When I first went vegan I was already regularly making granola, and eating it atop my store-purchased vegan yogurty goodness.  So, two days ago I borrowed a yogurt maker (I hear you can use a crock pot as well.  However, that takes a good attention span.   …I do not have a good attention span.) and gave it a go.
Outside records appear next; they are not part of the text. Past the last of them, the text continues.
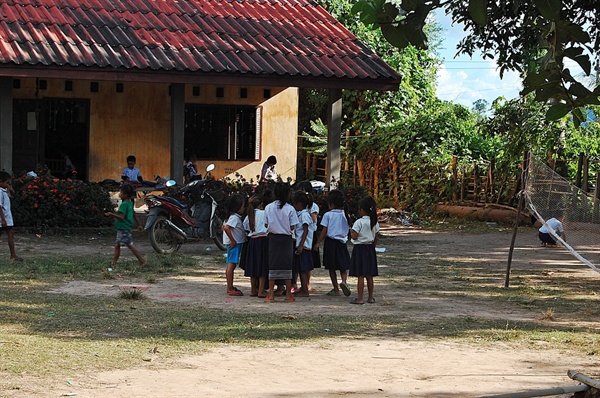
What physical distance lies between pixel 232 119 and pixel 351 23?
10481mm

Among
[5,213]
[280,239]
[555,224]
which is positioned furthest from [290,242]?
[5,213]

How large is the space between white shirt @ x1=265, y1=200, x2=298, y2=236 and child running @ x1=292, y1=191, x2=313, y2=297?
21 cm

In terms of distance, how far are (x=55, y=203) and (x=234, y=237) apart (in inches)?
252

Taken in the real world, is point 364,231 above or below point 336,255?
above

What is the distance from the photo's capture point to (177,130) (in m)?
17.5

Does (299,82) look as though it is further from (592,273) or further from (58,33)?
(592,273)

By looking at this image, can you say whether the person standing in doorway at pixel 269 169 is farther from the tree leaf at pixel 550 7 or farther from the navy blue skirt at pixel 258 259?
the tree leaf at pixel 550 7

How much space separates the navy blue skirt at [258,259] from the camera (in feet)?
35.3

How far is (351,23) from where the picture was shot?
3011cm

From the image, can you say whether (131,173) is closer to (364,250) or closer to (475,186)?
(364,250)

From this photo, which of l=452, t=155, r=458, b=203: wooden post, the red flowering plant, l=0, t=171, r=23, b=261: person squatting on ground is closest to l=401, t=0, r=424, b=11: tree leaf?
l=0, t=171, r=23, b=261: person squatting on ground

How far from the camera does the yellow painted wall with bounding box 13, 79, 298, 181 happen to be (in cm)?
1961

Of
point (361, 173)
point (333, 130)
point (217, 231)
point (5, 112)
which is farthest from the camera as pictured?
point (361, 173)

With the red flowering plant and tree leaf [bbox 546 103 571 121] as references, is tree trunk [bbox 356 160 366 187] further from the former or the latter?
tree leaf [bbox 546 103 571 121]
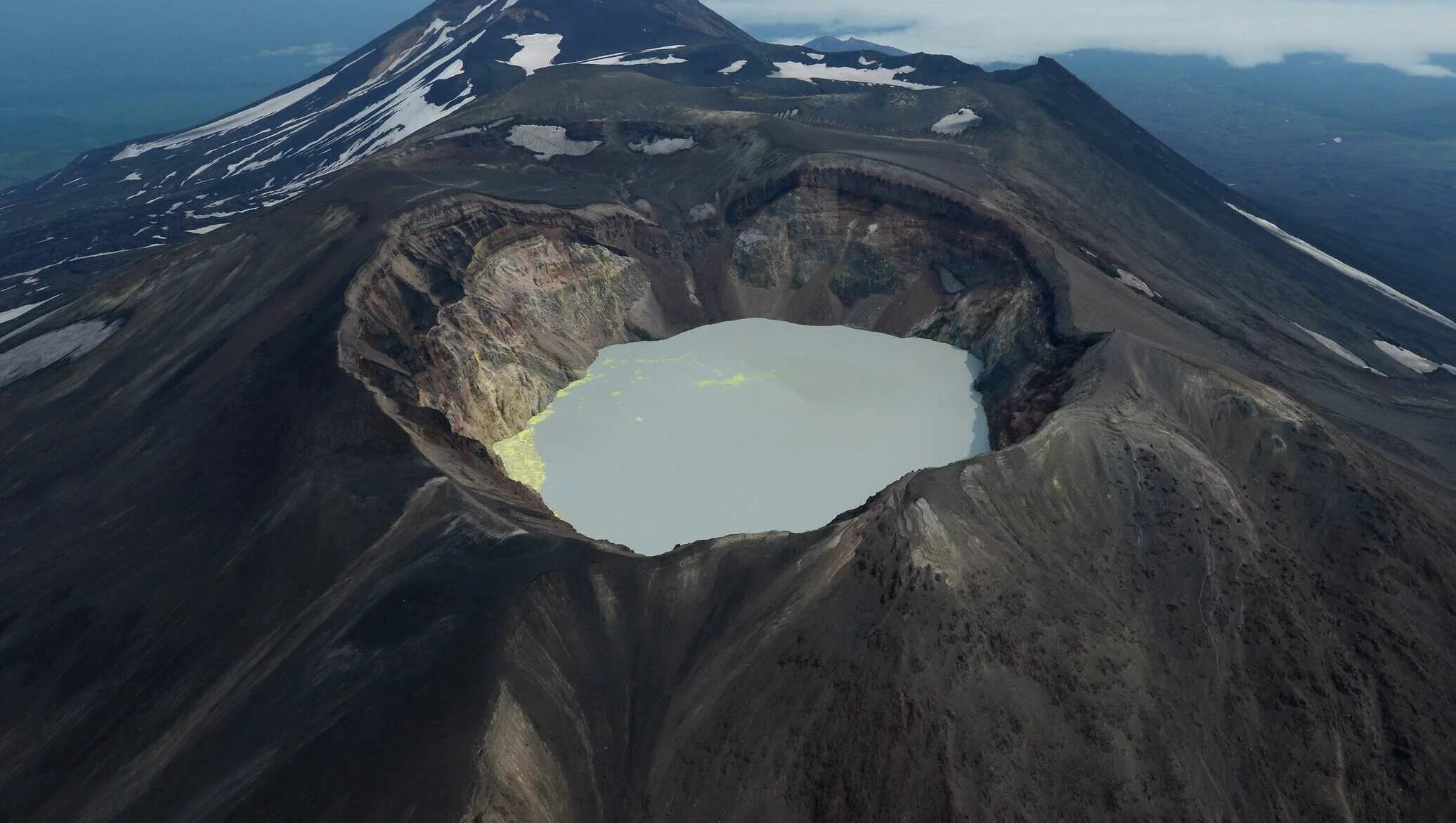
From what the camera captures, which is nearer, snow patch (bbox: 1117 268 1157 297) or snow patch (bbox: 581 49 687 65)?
snow patch (bbox: 1117 268 1157 297)

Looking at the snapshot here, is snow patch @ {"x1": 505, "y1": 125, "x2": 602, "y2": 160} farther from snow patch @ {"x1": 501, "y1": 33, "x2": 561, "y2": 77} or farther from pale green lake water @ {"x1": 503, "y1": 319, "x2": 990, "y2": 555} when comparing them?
snow patch @ {"x1": 501, "y1": 33, "x2": 561, "y2": 77}

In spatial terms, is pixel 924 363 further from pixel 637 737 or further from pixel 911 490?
pixel 637 737

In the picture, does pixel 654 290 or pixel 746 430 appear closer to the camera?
pixel 746 430

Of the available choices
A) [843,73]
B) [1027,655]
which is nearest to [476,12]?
[843,73]

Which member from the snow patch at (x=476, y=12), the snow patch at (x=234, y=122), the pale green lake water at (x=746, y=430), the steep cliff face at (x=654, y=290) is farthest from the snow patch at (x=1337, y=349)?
the snow patch at (x=234, y=122)

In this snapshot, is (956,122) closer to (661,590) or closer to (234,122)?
(661,590)

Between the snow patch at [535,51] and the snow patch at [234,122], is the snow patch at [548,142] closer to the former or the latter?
the snow patch at [535,51]

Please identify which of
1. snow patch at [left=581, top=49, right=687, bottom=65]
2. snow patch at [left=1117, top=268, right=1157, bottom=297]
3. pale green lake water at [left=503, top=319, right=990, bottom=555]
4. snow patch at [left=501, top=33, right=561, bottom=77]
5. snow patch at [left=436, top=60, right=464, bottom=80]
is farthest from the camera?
snow patch at [left=501, top=33, right=561, bottom=77]

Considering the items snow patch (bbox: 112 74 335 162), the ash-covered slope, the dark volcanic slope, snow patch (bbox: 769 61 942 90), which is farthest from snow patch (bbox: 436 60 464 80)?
the dark volcanic slope
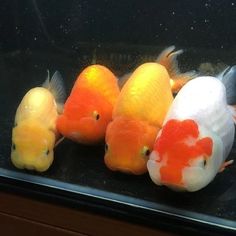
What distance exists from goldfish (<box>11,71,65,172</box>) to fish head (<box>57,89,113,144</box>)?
0.17 feet

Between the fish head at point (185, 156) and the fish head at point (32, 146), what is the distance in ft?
1.12

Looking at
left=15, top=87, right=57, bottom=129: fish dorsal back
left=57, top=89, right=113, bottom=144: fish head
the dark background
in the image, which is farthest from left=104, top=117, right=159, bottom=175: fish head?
the dark background

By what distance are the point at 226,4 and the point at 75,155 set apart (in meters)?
0.78

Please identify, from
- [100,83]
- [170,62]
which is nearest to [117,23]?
[170,62]

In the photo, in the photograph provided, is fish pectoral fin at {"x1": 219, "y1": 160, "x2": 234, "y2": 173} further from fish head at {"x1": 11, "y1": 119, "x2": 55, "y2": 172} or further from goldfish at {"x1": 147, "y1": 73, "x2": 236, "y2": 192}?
fish head at {"x1": 11, "y1": 119, "x2": 55, "y2": 172}

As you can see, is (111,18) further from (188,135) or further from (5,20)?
(188,135)

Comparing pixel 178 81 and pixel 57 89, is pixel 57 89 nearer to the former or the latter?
pixel 57 89

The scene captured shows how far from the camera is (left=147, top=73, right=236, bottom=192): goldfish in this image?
1.07m

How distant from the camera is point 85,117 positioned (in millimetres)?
1324

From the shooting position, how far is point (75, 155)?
56.1 inches

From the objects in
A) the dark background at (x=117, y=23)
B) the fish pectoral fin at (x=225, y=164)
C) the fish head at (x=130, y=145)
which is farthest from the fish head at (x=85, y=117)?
the dark background at (x=117, y=23)

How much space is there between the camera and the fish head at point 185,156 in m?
1.06

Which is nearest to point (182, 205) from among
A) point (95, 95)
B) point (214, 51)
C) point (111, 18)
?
point (95, 95)

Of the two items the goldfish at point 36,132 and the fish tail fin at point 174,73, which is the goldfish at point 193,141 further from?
the goldfish at point 36,132
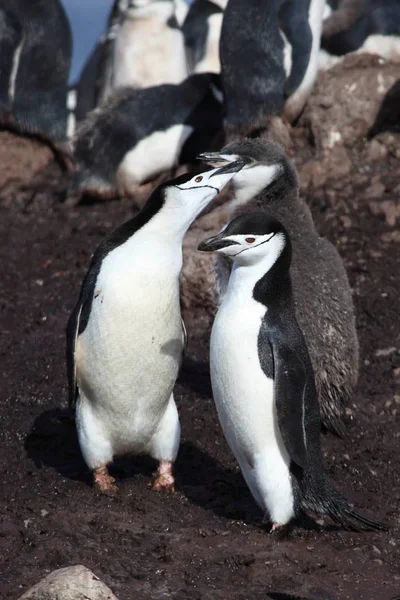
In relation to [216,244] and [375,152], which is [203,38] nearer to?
[375,152]

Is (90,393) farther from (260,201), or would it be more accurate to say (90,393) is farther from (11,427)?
(260,201)

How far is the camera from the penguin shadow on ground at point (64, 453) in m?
5.37

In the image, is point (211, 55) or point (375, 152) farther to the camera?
point (211, 55)

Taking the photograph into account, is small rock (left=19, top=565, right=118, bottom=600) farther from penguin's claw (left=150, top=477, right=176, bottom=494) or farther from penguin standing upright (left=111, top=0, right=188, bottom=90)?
penguin standing upright (left=111, top=0, right=188, bottom=90)

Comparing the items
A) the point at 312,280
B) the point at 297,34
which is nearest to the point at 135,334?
the point at 312,280

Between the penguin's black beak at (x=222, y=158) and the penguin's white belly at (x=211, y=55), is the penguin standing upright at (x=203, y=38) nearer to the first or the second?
the penguin's white belly at (x=211, y=55)

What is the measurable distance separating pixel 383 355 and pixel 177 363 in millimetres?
2332

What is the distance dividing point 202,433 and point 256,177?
1525mm

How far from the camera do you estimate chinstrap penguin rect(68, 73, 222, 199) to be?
10125 mm

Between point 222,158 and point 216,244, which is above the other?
point 216,244

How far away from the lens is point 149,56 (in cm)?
1281

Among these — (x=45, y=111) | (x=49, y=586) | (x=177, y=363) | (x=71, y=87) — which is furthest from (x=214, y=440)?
(x=71, y=87)

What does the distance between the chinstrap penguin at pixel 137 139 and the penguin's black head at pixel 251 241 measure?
5.63 m

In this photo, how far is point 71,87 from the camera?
1864 cm
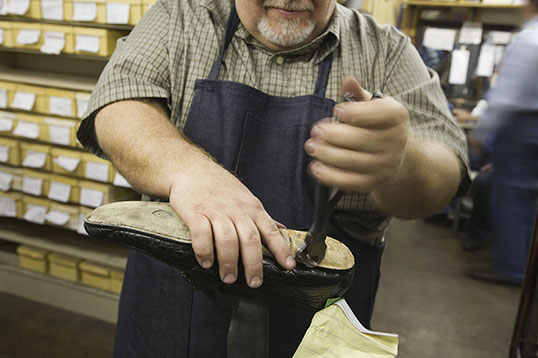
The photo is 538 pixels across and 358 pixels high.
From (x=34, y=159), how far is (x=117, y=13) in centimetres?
95

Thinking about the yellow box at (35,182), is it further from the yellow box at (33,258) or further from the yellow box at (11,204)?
the yellow box at (33,258)

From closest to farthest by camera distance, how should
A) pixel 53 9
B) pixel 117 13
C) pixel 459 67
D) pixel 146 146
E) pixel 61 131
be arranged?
pixel 146 146 → pixel 117 13 → pixel 53 9 → pixel 61 131 → pixel 459 67

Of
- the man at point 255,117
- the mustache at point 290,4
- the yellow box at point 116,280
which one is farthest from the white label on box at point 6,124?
the mustache at point 290,4

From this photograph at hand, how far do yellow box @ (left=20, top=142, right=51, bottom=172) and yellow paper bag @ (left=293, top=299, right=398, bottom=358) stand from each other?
7.53 feet

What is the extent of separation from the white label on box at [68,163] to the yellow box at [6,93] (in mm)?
429

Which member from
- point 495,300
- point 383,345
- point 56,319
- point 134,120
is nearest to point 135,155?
point 134,120

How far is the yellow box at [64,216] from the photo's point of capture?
2584 millimetres

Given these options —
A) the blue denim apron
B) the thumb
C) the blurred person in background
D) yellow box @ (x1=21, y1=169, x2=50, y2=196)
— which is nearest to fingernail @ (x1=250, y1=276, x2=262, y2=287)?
the thumb

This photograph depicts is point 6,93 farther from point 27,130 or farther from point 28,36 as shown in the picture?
point 28,36

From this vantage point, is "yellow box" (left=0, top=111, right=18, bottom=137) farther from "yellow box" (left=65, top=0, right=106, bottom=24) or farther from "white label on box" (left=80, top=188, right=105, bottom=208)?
"yellow box" (left=65, top=0, right=106, bottom=24)

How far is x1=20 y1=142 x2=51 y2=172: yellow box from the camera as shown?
2559mm

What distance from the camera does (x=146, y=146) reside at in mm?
898

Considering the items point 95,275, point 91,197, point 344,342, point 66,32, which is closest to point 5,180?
point 91,197

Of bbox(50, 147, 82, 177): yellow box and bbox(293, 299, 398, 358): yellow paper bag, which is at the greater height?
bbox(293, 299, 398, 358): yellow paper bag
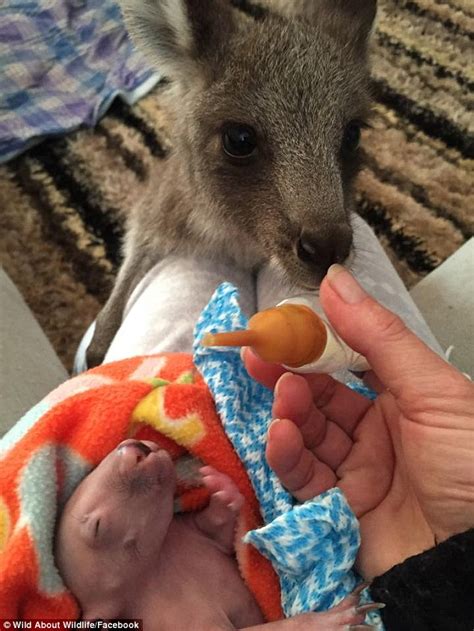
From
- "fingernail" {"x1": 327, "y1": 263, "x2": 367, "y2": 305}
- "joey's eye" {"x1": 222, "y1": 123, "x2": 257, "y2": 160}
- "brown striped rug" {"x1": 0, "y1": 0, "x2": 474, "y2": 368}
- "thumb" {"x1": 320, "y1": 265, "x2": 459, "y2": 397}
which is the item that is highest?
"joey's eye" {"x1": 222, "y1": 123, "x2": 257, "y2": 160}

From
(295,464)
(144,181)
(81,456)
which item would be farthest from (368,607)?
(144,181)

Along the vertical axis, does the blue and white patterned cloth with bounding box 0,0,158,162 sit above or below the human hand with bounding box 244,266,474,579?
above

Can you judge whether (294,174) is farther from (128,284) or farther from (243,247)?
(128,284)

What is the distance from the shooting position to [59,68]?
8.95ft

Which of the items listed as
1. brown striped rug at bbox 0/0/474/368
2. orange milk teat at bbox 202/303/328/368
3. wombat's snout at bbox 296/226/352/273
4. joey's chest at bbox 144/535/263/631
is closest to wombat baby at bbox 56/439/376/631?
joey's chest at bbox 144/535/263/631

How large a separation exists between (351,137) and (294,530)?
884 millimetres

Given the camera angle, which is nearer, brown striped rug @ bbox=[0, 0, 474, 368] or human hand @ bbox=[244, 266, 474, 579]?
human hand @ bbox=[244, 266, 474, 579]

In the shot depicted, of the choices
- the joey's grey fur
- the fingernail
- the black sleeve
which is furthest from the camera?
the joey's grey fur

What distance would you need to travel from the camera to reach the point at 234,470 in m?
1.13

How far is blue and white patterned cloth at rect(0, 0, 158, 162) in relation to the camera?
2.61m

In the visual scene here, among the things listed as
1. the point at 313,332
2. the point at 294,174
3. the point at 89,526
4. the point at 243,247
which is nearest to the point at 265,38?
the point at 294,174

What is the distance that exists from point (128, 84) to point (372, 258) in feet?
5.20

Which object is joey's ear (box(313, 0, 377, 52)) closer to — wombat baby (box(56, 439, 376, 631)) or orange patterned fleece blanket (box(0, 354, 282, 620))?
orange patterned fleece blanket (box(0, 354, 282, 620))

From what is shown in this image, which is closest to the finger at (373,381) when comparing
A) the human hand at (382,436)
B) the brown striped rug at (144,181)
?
the human hand at (382,436)
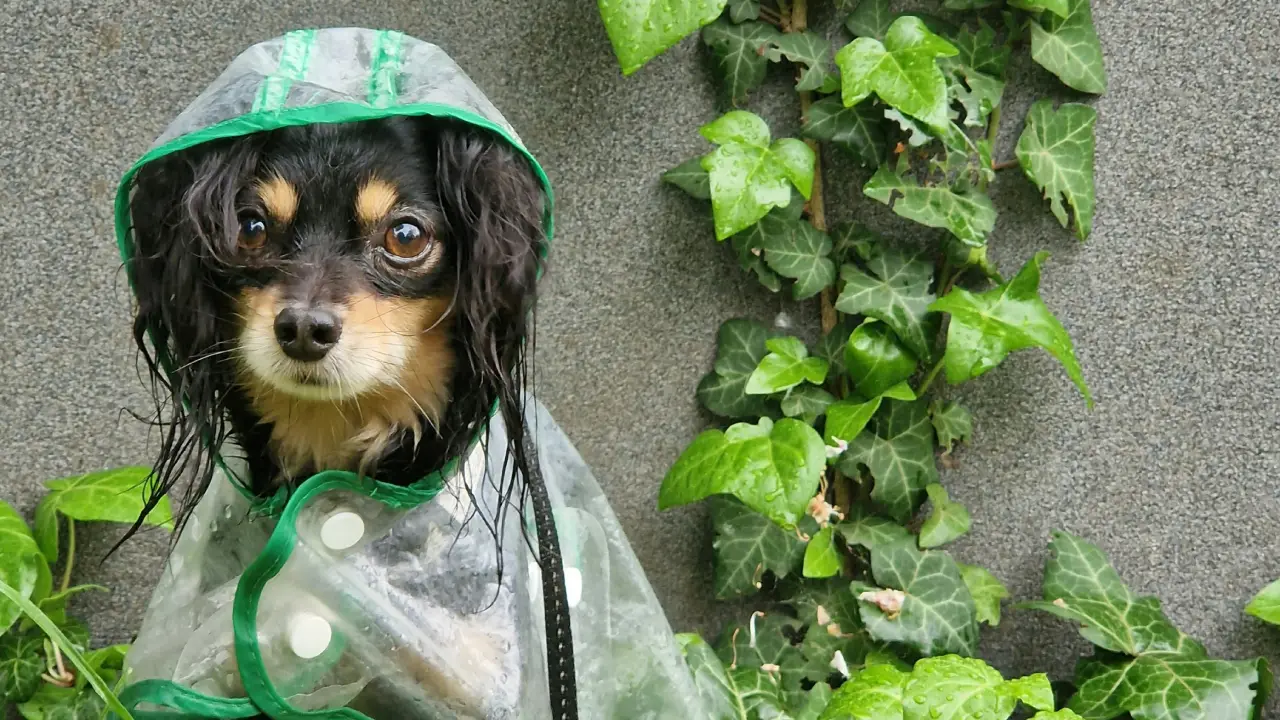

Some yogurt makers are relatively inexpensive (you can grab one for $20 or so).  If you REALLY like yogurt, I REALLY recommend you make the investment.  Otherwise, look up the other kooky-attention-requiring methods that my ADD prevents me from even thinking about trying.  However, I MAY try to adjust a recipe.  Check back for updates on that one.   My one real complaint about the yogurt maker is that it really only holds 6 cups of liquid.  After Greekifying the yogurt, that ends up being about 2 cups.

Alas, the recipe:

Needs: plate, long metal spoon, a pot that can hold over 6 cups of liquid, a blender (I use an immersion blender), measuring cup (I use a 4 cup glass pyrex measuring cup but a one cup measuring cup will do),  teaspoon measuring spoon, candy/frying thermometer, yogurt maker


  • 6 cups plain Soy Milk (hereafter referred to as smilk) (Divided in half.  One to half to heat one to add later)
  • Room temperature 1/2 cup of plain yogurt with active cultures (I used So Delicious Plain Coconut Milk Yogurt from Health Plus)
  • 1 Tablespoon of agar agar flakes (or 1 teaspoon of agar agar powder)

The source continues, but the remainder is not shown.